La sera del 3 settembre 1982 l’aria a Palermo era ancora afosa. La temperatura alle 21 sfiorava i 30° e l’umidità era del 77%. Le strade erano ancora affollate, nei ristoranti e nei caffè era difficile trovare un tavolo libero, il traffico intenso come ogni venerdì sera.

Alle 21:15 una BMW affianca la A112 nella quale viaggiava il prefetto Carlo Alberto Dalla Chiesa. Alla guida la giovane moglie del Generale, Emanuela Setti Carraro. Dalla BMW spunta un Kalashnikov AK-47, due secche raffiche non lasciano scampo agli occupanti della piccola utilitaria. Negli stessi istanti una moto si accosta all’auto di scorta e un altro sicario fa fuoco, ferendo a morte l’agente di Polizia Domenico Russo.

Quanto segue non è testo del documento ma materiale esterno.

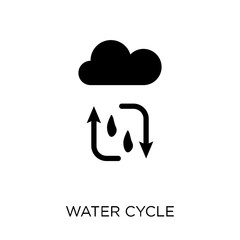 Water cycle icon. Water cycle symbol design from Ecology collection.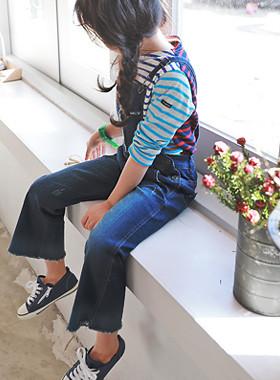 """<font color=#4bb999>* 2017年JKIDS S / S *</font> <br>英格丽裤子吊带<br> <font color=""""#9f9f9f"""">♡♡靴型裤搭配背带<br>南,女孩kkultem!</font>"""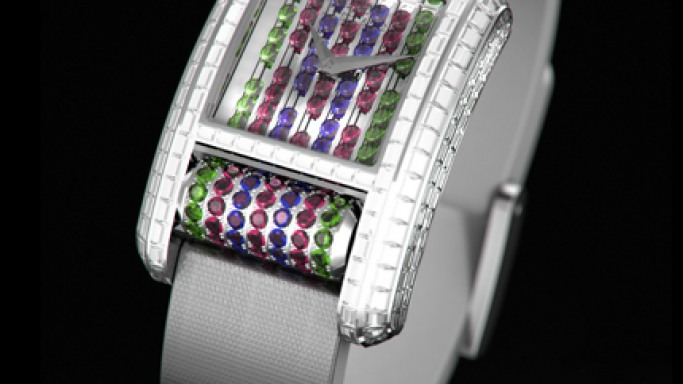Peter Tanisman Fantasia watch is a timeless beauty for luxury watch lovers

Finisce così nel sangue la straordinaria vita di Carlo Alberto Dalla Chiesa. Figlio di un generale dei Carabinieri entrò nell’Arma durante la seconda guerra mondiale e verso la fine del conflitto si unì ai partigiani. Subito dopo la guerra fu comandato in Campania e in Sicilia per combattere il banditismo. In Sicilia tornò tra il ’66 e il ’73 come Colonnello dell’Arma e Comandante della Legione Carabinieri di Palermo e fu lì che iniziò ad indagare su Cosa Nostra. A Torino, divenuto Generale di Brigata, iniziò una lotta senza tregua contro le Brigate Rosse e creò il Nucleo Speciale Anti-terrorismo che fu attivo fino al 1976. Altri importantissimi incarichi lo portarono a Milano. Nel maggio 1982 venne nominato Prefetto di Palermo in virtù degli straordinari risultati ottenuti nel contrasto a Cosa Nostra. Dieci anni dopo, il 21 maggio 1992, due giorni prima di essere ucciso, il giudice Giovanni Falcone disse: “Cosa Nostra non dimentica. Non l’ho mai concretamente vista come una piovra. La mafia è una pantera. Agile, feroce, dalla memoria di elefante”.